(Excerpt Opens)

The latest trends in recruiting
Companies all around the world have made digitization their number one priority these past years. Also HR management, and particularly recruiting, have been transformed by the digital revolution. But what exactly are the digital opportunities to be gained by human resources departments? And what are the benefits? Are algorithms the best choice in recruiting? On the occasion of the new short program “Recruiting Campus” – jointly developed by the WU Executive Academy and HR specialists ePunkt – digitization expert Martin Giesswein and Claudia Hoffmann, HR business partner at Boehringer Ingelheim, discuss and analyze the latest trends in recruiting, pinpointing the helpful potential of modern technologies as well as steps in the hiring processes that still and always will require human input.
A survey conducted by Stepstone found that, starting with their first impression of the company, applicants have up to 40 touchpoints with future employers before their first day at the job. These touchpoints include job announcements, career platforms, social media channels, the application process itself, and onboarding. These are all interfaces that digital tools can turn into positive experiences: “There can be no effective touchpoint management without digital technologies,” Martin Giesswein says. However, an intuitive interface and flawless operation are key. An online application tool that keeps crashing will surely cause frustration among applicants. There is another point that is often overlooked: “Most employers fail to make their values and corporate culture transparent and visible to applicants. Also with regard to these aspects, there should be a match between the applicant and the future employer,” Giesswein explains.

(Excerpt Closes)
(Extracted data Opens)

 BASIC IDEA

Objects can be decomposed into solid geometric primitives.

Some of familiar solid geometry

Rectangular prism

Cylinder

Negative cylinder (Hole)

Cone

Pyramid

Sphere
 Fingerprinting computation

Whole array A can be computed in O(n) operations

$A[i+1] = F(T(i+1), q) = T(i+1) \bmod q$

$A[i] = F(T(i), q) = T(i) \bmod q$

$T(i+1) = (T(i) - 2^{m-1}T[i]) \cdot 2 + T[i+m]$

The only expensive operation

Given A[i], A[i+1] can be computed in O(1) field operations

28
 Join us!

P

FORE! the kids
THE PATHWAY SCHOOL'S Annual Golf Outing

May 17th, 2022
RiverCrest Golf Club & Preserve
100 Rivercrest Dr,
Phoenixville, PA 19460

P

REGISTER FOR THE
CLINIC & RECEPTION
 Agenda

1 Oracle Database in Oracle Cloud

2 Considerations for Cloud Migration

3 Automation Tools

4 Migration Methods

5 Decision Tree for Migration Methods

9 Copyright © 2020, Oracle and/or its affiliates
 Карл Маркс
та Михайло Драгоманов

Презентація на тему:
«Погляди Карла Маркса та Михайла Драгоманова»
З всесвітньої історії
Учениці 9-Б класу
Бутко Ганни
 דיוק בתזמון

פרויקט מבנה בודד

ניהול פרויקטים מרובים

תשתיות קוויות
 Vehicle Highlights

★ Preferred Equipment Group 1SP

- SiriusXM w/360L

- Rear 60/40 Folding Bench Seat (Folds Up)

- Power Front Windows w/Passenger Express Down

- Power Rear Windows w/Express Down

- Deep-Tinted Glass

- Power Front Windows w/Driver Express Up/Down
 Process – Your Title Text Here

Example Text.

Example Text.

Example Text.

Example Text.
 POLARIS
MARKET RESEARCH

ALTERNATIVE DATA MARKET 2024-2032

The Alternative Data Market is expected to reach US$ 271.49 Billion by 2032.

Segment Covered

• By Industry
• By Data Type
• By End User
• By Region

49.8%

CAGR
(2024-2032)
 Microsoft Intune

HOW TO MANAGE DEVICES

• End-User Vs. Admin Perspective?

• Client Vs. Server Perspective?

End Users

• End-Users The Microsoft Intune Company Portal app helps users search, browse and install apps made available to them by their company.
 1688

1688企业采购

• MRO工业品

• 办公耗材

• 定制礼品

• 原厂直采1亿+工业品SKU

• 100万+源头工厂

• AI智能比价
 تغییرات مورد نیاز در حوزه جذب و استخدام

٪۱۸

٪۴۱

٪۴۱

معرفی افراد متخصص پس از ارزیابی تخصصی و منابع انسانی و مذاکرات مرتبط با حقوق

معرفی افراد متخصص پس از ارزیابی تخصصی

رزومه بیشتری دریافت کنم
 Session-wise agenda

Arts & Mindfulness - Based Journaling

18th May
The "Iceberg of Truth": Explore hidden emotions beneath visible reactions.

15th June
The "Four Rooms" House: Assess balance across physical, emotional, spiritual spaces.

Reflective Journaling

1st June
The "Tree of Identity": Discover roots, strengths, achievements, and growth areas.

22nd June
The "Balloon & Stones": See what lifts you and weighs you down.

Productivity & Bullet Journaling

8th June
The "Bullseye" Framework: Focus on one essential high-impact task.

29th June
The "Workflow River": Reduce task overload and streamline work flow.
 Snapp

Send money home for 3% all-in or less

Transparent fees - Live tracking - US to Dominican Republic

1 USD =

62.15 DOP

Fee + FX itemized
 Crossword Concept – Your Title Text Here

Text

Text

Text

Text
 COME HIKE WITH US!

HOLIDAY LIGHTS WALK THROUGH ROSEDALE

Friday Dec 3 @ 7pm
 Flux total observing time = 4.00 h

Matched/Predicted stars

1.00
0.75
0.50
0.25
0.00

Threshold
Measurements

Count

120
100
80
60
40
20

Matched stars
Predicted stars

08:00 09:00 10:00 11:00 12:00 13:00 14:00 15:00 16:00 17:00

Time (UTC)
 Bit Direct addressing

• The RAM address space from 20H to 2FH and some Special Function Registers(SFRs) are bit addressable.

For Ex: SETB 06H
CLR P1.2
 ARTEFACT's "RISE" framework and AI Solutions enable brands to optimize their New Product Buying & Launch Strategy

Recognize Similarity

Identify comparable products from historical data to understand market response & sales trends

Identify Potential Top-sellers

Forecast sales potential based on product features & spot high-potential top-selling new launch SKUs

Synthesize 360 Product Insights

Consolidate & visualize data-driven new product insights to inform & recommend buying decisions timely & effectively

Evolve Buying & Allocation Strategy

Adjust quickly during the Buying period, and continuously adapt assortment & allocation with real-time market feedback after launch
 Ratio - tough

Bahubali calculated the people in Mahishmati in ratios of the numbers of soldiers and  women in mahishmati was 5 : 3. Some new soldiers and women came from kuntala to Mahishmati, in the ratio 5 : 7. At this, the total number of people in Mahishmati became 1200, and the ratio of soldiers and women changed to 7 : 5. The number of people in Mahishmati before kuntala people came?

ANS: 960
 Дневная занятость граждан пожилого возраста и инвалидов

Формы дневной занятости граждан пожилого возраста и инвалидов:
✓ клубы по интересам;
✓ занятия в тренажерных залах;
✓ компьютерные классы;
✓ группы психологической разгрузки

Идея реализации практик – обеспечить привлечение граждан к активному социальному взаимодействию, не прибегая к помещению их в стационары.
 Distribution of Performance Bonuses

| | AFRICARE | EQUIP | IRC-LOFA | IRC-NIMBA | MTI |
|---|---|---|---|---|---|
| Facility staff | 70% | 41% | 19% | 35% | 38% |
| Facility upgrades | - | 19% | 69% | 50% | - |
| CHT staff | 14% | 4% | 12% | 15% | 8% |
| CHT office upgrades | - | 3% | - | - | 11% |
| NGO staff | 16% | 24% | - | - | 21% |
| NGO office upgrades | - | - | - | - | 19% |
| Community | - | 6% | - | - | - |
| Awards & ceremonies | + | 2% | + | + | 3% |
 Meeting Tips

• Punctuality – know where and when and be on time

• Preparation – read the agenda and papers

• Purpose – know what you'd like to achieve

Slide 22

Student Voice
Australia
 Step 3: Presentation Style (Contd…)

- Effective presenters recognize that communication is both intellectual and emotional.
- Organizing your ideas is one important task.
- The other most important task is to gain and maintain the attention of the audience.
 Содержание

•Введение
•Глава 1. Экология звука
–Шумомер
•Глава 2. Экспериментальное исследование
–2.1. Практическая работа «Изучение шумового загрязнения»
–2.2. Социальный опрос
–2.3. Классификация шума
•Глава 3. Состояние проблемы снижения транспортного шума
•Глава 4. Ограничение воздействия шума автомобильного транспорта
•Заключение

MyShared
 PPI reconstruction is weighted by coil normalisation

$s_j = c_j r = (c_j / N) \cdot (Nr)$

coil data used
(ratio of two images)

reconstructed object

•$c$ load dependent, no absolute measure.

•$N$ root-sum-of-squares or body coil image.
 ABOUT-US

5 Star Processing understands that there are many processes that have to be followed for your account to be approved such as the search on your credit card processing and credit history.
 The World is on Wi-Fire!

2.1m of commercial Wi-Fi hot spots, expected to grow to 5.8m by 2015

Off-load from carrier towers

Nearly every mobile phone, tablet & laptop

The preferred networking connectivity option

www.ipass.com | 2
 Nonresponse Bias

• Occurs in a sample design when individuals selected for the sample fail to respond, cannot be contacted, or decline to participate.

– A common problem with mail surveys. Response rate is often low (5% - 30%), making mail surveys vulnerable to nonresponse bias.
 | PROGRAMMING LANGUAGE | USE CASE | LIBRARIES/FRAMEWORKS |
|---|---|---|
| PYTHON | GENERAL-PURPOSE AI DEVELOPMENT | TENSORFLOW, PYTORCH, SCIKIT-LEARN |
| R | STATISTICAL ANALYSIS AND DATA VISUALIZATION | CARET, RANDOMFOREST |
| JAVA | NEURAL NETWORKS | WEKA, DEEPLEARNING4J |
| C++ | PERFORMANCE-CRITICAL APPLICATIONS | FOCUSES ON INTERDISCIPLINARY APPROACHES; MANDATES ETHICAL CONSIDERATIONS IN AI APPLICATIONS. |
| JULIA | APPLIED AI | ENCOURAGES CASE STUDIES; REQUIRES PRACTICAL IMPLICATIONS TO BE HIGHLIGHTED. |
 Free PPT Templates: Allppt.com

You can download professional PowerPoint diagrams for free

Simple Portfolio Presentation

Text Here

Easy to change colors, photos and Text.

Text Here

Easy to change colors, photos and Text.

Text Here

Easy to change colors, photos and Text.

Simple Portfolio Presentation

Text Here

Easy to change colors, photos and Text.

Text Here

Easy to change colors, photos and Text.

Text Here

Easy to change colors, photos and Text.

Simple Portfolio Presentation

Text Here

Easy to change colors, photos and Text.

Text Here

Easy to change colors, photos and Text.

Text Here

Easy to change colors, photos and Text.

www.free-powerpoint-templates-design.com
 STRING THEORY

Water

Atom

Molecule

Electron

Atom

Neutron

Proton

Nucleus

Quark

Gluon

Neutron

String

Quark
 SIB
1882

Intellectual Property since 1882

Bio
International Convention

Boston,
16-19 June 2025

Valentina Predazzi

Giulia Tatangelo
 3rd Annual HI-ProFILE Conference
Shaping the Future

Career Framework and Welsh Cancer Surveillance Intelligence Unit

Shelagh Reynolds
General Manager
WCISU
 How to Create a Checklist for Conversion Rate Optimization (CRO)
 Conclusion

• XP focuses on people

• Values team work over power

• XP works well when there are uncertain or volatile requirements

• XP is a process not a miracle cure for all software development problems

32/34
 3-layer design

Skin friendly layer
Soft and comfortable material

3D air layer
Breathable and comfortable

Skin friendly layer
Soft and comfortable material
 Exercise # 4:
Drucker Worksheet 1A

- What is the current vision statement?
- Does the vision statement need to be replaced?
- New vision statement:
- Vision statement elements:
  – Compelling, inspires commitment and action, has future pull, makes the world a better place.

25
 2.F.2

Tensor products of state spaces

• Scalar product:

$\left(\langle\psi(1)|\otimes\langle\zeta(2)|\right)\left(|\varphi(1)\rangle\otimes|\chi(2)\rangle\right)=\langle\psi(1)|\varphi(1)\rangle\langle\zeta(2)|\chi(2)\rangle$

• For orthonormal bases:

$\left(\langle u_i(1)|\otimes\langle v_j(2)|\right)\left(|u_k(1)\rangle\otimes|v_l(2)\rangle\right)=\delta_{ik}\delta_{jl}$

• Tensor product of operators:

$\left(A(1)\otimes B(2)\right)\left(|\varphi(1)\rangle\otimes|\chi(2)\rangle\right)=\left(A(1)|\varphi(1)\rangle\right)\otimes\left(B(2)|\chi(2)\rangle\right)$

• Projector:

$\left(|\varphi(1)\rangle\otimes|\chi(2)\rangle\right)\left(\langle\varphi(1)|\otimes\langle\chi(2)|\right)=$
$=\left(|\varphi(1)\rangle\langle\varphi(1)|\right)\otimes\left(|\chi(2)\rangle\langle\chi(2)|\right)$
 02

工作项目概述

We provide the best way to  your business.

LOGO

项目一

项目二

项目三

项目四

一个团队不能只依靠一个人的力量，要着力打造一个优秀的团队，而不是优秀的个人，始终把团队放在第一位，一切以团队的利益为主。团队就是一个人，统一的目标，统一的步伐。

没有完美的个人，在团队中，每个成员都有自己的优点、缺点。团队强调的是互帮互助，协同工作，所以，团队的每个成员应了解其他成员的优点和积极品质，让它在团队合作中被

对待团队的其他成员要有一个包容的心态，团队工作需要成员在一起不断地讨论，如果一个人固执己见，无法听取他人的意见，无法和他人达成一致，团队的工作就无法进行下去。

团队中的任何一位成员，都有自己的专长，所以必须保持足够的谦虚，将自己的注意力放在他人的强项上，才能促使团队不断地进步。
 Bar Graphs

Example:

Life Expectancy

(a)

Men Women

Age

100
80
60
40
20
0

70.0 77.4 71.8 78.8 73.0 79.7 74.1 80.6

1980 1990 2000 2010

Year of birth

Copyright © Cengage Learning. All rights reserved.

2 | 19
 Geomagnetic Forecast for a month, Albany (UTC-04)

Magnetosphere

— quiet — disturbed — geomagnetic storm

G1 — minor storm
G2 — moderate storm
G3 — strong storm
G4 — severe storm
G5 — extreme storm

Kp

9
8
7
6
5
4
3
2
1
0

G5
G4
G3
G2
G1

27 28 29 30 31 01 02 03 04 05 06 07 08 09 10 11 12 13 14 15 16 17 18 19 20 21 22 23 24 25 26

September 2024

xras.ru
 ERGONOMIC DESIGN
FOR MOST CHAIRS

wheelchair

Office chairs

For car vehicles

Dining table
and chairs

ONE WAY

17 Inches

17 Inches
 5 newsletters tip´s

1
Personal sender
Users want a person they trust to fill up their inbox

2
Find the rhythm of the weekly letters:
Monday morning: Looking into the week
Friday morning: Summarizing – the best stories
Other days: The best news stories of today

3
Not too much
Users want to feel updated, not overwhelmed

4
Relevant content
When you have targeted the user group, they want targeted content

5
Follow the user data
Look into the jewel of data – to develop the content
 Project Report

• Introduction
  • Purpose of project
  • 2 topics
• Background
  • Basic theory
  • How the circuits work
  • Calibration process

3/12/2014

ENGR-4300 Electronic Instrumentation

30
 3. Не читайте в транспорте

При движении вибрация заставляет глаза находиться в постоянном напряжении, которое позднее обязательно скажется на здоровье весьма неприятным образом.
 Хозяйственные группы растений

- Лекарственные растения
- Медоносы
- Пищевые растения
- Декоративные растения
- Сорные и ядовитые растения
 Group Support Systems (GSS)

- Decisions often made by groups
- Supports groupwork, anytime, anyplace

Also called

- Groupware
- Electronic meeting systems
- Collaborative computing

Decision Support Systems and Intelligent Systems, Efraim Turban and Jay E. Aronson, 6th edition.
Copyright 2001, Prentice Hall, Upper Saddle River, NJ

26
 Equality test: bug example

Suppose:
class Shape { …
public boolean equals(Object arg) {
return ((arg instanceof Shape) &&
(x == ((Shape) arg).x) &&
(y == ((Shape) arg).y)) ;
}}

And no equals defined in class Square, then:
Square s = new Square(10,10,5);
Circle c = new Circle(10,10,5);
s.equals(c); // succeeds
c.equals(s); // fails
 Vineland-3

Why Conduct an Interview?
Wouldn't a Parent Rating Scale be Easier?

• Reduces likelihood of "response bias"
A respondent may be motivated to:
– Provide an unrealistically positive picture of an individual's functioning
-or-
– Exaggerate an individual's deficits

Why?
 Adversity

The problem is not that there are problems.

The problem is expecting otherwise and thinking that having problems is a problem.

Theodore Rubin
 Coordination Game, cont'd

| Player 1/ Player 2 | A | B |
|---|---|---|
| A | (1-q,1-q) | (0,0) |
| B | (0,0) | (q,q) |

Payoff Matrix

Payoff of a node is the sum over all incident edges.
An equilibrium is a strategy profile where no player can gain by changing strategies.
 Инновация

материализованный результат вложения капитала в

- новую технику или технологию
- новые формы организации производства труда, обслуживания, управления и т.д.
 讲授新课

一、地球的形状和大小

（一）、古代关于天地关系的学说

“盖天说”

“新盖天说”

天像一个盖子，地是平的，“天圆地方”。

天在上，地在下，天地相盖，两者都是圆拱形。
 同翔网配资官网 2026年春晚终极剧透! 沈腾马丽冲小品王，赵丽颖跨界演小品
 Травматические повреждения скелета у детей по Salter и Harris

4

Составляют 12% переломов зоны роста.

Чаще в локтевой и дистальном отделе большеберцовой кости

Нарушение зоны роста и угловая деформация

(Extracted data Closes)

**Assigned task 1:** According to the Stepstone survey cited in the recruiting article, how many touchpoints do applicants have with future employers before their first day?
**Assigned task 2:** Carry on the recruiting article from the point where it stops.

**Reply 1:** Up to 40 touchpoints.

**Reply 2:**
“Employers need to be supported in boosting transparency,” Martin Giesswein says. Digital tools can be used to this end in application management: “Often, candidates are informed about the outcome of their applications by mail or, even worse, do not receive a response at all. A better option would be to install an instant feed,” the expert suggests.
Just as much as a positive candidate journey, employers should strive to offer a good employee experience, which encompasses factors such as working conditions, corporate culture, incentives for increased productivity, and leadership qualities. The LinkedIn Global Talent Trends Report, which is based on interviews with 7,000 HR professionals from 35 countries on the topics of recruiting and headhunting, reveals that 96% of respondents are redoubling their efforts to create a beneficial employee experience. Among the perks envisaged as a result are improved staff retention rates, a boost in the employer’s image among generation Z applicants, and a rise in productivity. At the same time, many enterprises lack resources and staff to adequately implement a positive employee experience.
The times in which high potentials applied to companies on their own account are long gone in many sectors. Today, businesses actively vie for the best of the best. This is accomplished through traditional headhunting just as much as social recruiting via social media platforms. Austria alone counts 4.7 million social media users. User profiles on these platforms provide valuable information about potential candidates for a vacancy.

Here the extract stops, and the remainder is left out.